• **DOCUMENT TEXT**
Updated October 1, 2024
I was talking to a pool builder who had just installed a new pool in a high-end neighborhood.
His client drove a Bentley and practiced on his own tennis court; you get the picture.
A few months later, the client’s neighbor used a different builder for his pool installation.
The client went to his neighbor’s party and saw the pool; it had all the bells and whistles his pool didn't have, including a saltwater chlorinator, fiber optic lights, and an automatic pool cover.
He called his builder and asked why he wasn't shown all the possibilities.
The builder replied that he was afraid to price himself out of the sale.
Fear…
It’s what keeps people stuck, particularly in selling. Fear is a reaction to a perceived threat; in this case, the possibility that the sale could have blown up in his face.
That fear blindsided him to the upside potential.
Retail salespeople often power through the rote features of their luxury watches, gee-whiz electronics, or energy-efficient appliances, making them appear brain-dead to potential customers.
When I first started working in retail, a customer was only something I had to close; they were not a person; they were just a sale to be made.
That approach to sales is the antithesis of what is needed to overcome fear. And that’s not just the salesperson’s fear of rejection but also the customer’s.

• **PROVIDED RECORDS**
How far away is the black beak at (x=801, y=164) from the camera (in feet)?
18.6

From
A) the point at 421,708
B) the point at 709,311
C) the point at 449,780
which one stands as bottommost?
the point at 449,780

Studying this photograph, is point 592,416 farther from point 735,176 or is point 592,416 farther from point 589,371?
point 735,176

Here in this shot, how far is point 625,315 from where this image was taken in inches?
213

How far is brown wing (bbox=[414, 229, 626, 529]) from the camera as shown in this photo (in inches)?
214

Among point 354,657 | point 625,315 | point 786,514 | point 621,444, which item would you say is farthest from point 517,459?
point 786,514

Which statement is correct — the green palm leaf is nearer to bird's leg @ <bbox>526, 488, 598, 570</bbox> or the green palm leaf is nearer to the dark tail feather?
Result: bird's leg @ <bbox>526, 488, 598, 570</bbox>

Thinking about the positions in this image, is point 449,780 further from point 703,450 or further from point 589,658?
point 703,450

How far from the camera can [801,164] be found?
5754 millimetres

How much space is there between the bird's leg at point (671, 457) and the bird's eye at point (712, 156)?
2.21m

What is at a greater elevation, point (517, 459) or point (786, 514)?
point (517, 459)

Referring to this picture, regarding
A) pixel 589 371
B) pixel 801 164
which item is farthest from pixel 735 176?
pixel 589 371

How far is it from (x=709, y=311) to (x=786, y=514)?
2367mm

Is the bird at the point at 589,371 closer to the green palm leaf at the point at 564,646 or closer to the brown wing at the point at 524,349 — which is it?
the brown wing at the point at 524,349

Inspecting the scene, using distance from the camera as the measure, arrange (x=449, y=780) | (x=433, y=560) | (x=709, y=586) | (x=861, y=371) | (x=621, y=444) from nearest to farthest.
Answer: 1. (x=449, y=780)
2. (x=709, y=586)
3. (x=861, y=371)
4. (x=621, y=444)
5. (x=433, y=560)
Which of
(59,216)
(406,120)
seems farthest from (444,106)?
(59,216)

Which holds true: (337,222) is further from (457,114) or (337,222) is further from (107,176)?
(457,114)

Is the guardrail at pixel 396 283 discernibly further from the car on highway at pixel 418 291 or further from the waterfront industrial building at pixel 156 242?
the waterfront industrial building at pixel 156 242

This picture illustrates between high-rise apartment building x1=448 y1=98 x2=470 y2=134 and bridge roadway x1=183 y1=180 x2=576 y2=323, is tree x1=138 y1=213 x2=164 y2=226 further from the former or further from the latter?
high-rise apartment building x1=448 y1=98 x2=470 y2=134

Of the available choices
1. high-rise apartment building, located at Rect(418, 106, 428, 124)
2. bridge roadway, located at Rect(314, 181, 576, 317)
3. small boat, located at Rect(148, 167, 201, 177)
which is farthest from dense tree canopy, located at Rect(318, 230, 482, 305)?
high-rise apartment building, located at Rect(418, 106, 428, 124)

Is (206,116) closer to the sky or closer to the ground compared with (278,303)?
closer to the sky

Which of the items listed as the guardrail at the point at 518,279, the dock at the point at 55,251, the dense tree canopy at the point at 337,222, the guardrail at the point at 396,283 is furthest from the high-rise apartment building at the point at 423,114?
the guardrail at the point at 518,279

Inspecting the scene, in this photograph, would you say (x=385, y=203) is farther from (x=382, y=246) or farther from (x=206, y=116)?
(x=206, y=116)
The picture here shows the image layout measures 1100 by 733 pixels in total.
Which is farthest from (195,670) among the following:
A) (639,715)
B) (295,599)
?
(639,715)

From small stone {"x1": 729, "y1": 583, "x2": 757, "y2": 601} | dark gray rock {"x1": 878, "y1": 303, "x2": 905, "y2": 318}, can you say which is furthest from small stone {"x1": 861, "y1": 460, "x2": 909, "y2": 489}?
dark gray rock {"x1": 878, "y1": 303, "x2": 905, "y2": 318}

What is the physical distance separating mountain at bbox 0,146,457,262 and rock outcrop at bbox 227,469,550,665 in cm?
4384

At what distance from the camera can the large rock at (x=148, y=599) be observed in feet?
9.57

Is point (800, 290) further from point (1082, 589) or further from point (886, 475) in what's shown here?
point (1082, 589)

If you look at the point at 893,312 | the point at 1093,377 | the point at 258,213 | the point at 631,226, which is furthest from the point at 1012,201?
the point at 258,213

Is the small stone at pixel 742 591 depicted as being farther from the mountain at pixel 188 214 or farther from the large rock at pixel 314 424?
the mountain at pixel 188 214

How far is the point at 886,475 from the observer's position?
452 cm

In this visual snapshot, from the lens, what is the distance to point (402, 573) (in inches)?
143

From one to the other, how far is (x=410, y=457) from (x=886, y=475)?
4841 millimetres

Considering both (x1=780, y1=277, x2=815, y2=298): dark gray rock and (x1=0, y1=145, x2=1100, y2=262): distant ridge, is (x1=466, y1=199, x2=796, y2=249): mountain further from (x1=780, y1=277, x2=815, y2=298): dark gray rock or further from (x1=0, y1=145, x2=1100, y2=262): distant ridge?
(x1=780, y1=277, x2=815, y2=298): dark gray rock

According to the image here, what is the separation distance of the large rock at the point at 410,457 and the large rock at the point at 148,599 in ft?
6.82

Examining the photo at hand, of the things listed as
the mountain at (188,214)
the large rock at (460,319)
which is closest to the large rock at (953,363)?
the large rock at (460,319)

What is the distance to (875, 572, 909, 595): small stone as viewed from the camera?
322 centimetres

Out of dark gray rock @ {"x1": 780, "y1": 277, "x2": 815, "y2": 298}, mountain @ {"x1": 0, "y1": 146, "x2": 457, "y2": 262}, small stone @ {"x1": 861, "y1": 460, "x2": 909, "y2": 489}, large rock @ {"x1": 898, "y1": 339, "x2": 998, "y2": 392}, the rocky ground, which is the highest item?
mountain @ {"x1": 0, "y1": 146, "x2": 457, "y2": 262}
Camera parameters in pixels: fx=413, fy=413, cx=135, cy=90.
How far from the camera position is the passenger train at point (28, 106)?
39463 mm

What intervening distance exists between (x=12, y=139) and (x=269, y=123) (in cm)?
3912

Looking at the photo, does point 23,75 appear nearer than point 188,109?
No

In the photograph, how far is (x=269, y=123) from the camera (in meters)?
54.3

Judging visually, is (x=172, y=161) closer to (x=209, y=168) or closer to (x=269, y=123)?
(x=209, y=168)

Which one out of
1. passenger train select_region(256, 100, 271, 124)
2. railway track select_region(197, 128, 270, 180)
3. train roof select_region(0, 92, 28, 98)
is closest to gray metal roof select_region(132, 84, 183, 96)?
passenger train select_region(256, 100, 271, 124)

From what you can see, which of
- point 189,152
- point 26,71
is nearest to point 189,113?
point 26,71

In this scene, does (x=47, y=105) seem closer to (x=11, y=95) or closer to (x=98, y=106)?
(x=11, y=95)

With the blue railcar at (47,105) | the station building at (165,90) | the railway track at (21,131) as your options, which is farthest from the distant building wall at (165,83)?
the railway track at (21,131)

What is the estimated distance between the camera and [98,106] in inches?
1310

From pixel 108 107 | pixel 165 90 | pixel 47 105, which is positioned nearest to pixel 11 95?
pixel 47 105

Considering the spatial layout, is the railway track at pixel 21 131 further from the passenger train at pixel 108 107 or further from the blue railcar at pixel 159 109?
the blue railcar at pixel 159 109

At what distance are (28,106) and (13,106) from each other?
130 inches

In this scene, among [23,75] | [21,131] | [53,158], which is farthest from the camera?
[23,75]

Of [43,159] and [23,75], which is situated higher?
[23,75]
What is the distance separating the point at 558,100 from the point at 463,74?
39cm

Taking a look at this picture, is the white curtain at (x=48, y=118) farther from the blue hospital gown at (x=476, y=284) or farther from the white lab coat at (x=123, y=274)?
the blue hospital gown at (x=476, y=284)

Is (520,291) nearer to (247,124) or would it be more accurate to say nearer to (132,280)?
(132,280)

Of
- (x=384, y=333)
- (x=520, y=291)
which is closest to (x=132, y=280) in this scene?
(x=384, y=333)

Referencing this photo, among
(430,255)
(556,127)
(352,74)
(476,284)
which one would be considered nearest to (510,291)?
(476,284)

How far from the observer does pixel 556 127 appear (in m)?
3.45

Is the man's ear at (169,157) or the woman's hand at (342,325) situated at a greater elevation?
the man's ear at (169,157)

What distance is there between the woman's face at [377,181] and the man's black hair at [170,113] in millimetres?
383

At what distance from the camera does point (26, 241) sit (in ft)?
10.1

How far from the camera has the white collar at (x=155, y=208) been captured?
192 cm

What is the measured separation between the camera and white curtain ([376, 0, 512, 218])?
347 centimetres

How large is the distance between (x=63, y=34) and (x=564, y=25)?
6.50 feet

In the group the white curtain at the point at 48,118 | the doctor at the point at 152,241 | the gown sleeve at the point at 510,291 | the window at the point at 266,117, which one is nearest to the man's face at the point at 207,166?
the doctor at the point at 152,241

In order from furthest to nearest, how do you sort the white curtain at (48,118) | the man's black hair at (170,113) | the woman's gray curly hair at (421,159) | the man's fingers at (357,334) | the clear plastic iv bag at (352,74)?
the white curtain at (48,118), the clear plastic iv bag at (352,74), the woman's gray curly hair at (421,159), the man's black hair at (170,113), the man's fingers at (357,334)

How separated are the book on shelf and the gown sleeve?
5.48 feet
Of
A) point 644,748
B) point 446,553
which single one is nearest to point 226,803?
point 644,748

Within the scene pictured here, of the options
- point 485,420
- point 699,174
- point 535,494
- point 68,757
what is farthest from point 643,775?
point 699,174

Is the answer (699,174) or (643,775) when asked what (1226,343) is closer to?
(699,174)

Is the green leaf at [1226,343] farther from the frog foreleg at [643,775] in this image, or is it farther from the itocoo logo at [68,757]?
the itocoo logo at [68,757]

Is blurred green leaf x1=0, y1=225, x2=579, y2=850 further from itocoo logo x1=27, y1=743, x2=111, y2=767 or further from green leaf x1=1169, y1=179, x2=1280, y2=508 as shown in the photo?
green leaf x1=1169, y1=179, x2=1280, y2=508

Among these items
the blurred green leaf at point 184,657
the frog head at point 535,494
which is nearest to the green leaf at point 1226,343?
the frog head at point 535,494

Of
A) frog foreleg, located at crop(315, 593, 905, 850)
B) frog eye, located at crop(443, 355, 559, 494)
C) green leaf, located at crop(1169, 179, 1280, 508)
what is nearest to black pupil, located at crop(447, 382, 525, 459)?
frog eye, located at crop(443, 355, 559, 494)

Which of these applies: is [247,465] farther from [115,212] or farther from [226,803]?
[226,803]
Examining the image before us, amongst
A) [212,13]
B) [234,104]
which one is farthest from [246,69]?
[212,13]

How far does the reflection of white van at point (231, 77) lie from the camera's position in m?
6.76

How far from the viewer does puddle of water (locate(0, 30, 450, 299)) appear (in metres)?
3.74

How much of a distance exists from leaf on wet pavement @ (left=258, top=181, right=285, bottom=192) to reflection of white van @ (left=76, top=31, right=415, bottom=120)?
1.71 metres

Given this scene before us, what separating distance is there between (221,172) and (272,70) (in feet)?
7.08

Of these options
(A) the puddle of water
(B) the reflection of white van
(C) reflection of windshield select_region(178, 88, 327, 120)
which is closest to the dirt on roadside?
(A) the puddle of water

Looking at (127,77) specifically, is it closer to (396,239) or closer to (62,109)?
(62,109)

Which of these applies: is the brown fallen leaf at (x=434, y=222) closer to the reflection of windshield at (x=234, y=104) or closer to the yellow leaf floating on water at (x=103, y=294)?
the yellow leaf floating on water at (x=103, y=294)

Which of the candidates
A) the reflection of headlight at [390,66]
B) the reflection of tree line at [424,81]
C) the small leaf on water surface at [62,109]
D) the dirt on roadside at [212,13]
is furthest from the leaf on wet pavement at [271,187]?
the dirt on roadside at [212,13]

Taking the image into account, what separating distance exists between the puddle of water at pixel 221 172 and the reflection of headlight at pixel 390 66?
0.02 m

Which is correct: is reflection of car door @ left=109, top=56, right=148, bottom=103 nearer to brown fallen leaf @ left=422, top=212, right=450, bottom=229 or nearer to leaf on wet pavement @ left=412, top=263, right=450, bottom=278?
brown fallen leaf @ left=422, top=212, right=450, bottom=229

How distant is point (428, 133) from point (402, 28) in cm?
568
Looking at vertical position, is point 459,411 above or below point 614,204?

• **ACTIONS TO TAKE**
• 1. What is the German translation of this sentence from the article about fear in selling: "He called his builder and asked why he wasn't shown all the possibilities."?
• 2. Can you print the passage of the article about fear in selling starting at "Updated October 1, 2024" and ending at "in his face."?

• **ANSWER SET**
• 1. Er rief seinen Bauunternehmer an und fragte, warum ihm nicht alle Möglichkeiten gezeigt worden waren.

• 2.
Updated October 1, 2024
I was talking to a pool builder who had just installed a new pool in a high-end neighborhood.
His client drove a Bentley and practiced on his own tennis court; you get the picture.
A few months later, the client’s neighbor used a different builder for his pool installation.
The client went to his neighbor’s party and saw the pool; it had all the bells and whistles his pool didn't have, including a saltwater chlorinator, fiber optic lights, and an automatic pool cover.
He called his builder and asked why he wasn't shown all the possibilities.
The builder replied that he was afraid to price himself out of the sale.
Fear…
It’s what keeps people stuck, particularly in selling. Fear is a reaction to a perceived threat; in this case, the possibility that the sale could have blown up in his face.